Dell Inc. (DELL: Quote) said Friday that a consortium led by private equity giant Blackstone Group L.P. (BX: Quote) has informed of its decision to not submit a definitive takeover proposal for the beleaguered personal computer maker. Shares of Dell are currently down more than 3 percent in the regular trading session.
Dell noted that a special committee reporting to its board was informed by Blackstone of its decision to not submit a definitive proposal to acquire the company and was withdrawing from the process. Blackstone, which had completed due diligence on Dell, said in a letter to the special committee that a number of significant adverse issues have surfaced since the submission of its letter proposal to Dell on March 22.
According to Blackstone, an "unprecedented" 14 percent market decline in personal-computer sales volume was recorded in the first quarter of 2013, which was inconsistent with Dell's projections for modest industry growth. In addition, Blackstone cited the "rapidly eroding financial profile" of Dell.
"Since our bid submission, we learned that the company revised its operating income projections for the current year to $3.0 billion from $3.7 billion," Blackstone said in its letter.
Round Rock, Texas-based Dell agreed in early February to be taken private in a $24.4 billion deal by its founder, Chairman and CEO Michael Dell in partnership with private-equity firm Silver Lake Partners. Michael Dell and Silver Lake will pay $13.65 in cash for each Dell share. The deal is expected to close before the end of the second quarter of Dell's fiscal year 2014. However, other major shareholders have been unhappy about the offer.
In late March, Dell confirmed receipt of two non-binding alternative bids from a consortium led by Blackstone as well as a group led by activist investor Carl Icahn's Icahn Enterprises (IEP: Quote) before the 45-day go-shop period concluded on March 22.

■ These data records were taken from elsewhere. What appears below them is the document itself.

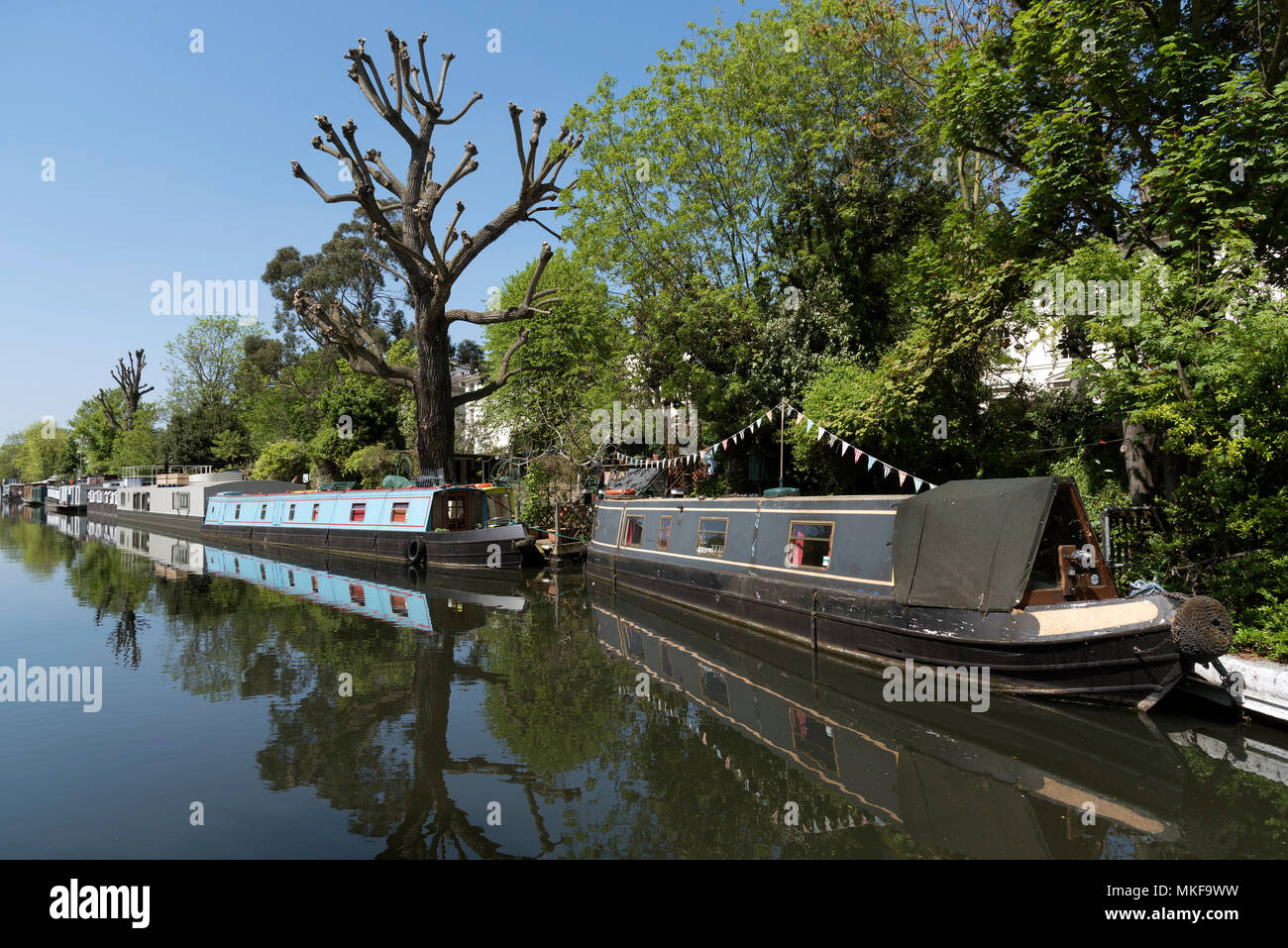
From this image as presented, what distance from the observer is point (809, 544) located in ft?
34.6

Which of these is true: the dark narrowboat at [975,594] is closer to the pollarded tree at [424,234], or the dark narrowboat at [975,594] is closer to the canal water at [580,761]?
the canal water at [580,761]

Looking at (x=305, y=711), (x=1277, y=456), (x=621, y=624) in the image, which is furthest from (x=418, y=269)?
(x=1277, y=456)

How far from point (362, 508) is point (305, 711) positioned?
15.5 m

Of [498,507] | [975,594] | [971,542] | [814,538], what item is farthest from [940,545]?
[498,507]

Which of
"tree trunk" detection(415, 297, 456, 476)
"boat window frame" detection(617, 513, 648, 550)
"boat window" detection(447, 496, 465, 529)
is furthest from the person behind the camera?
"boat window" detection(447, 496, 465, 529)

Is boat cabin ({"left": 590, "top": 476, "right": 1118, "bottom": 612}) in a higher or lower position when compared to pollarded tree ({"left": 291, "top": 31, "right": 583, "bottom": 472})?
lower

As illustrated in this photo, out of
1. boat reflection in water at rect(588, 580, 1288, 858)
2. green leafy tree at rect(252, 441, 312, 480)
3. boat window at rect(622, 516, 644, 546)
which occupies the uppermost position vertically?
green leafy tree at rect(252, 441, 312, 480)

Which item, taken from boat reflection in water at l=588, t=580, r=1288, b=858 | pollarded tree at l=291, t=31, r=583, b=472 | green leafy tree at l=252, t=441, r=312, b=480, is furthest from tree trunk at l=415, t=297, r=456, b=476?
green leafy tree at l=252, t=441, r=312, b=480

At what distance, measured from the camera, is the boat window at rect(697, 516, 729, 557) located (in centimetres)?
1272

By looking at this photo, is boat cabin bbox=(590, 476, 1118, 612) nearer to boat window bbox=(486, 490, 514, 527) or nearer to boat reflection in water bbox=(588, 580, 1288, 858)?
boat reflection in water bbox=(588, 580, 1288, 858)

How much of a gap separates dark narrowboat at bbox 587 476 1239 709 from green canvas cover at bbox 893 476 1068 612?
0.01 meters

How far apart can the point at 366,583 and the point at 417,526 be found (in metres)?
2.47

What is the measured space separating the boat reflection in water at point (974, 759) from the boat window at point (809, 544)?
1.51 meters

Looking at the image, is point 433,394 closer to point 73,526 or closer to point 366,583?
point 366,583
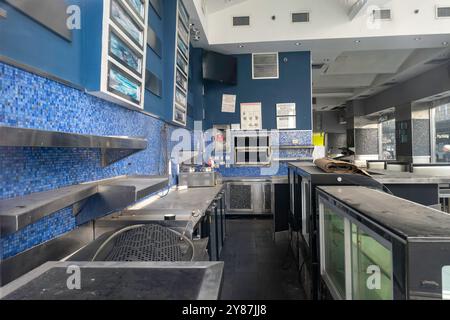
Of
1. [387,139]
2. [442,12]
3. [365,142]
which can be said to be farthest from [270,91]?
[387,139]

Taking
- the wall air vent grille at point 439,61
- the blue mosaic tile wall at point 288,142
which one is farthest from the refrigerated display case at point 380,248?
the wall air vent grille at point 439,61

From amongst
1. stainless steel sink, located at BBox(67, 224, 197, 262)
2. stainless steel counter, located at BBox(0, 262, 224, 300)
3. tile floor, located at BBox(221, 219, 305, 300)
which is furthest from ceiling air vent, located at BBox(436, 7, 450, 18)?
stainless steel counter, located at BBox(0, 262, 224, 300)

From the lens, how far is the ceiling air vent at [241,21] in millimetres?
5098

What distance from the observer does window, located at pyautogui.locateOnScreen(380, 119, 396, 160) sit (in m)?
9.77

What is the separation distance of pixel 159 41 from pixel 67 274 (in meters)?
2.98

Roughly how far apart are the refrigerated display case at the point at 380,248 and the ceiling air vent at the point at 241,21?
13.8 ft

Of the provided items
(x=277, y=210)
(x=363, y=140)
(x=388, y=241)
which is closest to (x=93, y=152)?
(x=388, y=241)

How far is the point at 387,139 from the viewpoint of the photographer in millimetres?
10305

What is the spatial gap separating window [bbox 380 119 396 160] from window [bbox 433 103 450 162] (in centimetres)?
211

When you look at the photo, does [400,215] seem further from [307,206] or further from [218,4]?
[218,4]

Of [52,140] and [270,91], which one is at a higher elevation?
[270,91]

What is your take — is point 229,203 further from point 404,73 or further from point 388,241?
point 404,73

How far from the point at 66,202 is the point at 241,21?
4.84 metres

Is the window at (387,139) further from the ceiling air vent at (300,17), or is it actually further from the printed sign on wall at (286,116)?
the ceiling air vent at (300,17)
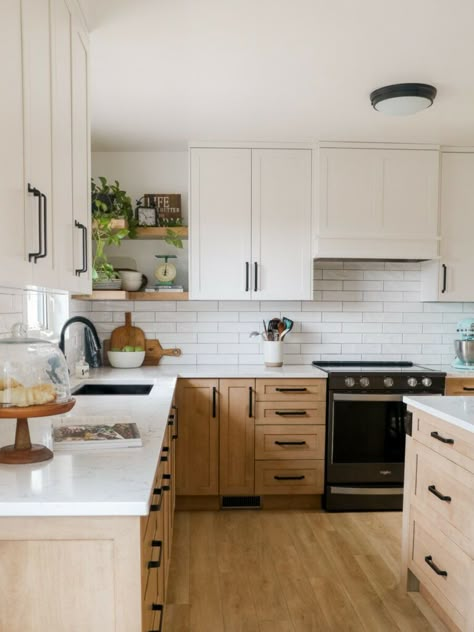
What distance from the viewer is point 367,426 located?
3584 mm

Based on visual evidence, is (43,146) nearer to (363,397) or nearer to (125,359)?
(125,359)

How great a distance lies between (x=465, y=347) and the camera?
12.8 feet

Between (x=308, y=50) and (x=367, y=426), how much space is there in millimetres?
2333

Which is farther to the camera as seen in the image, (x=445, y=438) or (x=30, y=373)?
(x=445, y=438)

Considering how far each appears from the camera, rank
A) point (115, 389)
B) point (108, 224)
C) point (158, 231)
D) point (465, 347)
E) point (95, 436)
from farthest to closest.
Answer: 1. point (465, 347)
2. point (158, 231)
3. point (108, 224)
4. point (115, 389)
5. point (95, 436)

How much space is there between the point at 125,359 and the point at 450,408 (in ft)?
7.38

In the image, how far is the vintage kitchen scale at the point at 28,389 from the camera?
4.59 feet

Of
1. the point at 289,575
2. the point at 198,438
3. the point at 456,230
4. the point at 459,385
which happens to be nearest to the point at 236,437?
the point at 198,438

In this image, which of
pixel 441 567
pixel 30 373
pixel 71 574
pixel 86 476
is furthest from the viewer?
pixel 441 567

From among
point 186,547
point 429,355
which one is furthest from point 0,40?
point 429,355

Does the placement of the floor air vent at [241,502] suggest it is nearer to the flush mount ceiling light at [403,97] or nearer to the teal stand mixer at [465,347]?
the teal stand mixer at [465,347]

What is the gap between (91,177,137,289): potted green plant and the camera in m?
3.55

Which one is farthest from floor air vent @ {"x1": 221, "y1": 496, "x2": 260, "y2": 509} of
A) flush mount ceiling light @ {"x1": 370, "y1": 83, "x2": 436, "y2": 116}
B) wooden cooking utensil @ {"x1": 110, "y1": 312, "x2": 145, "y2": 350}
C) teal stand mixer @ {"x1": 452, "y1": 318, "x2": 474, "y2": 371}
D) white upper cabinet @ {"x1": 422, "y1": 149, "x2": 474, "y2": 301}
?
flush mount ceiling light @ {"x1": 370, "y1": 83, "x2": 436, "y2": 116}

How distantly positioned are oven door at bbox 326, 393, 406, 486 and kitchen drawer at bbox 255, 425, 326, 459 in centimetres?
12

Icahn offered to acquire 58.1 percent of Dell for $15 per share in cash, while the Blackstone-led consortium, including Francisco Partners LP and Insight Venture Partners LP, indicated a cash and stock offer in excess of $14.25 per share for a part of Dell in a leveraged recapitalization deal.
On Tuesday, Dell reached a deal with Icahn for limiting his stake in the personal computer maker to 10 percent. The special committee reporting to Dell's board expects that deal to help produce a superior proposal from Icahn, while also protecting its other shareholders against potential accumulation of an unduly influential voting interest.
In return, the deal provides Icahn entities a limited waiver under Section 203 of the Delaware General Corporation Law that facilitates Icahn's ability to engage with other Dell stockholders. However, Icahn cannot make any deals with other shareholders who together would collectively own more than 15 percent of Dell's shares.
Dell noted that the agreement with Icahn will expire when the Michael Dell/Silver Lake Partners transaction is finalized or a superior bid is accepted. The deal would also expire on January 15, 2014.
Dell has reportedly agreed to reimburse Blackstone for up to $25 million for its work in considering a formal bid. Blackstone's withdrawal from the race to acquire Dell raises the possibility of Michael Dell and Silver Lake succeeding in their bid to take the company private. The strength of Michael Dell's offer is his participation and his decision to roll over his 15.6 percent stake to help finance the deal.
In Friday's regular session, DELL is trading at $13.44, down $0.51 or 3.69 percent on a volume of 41.74 million shares.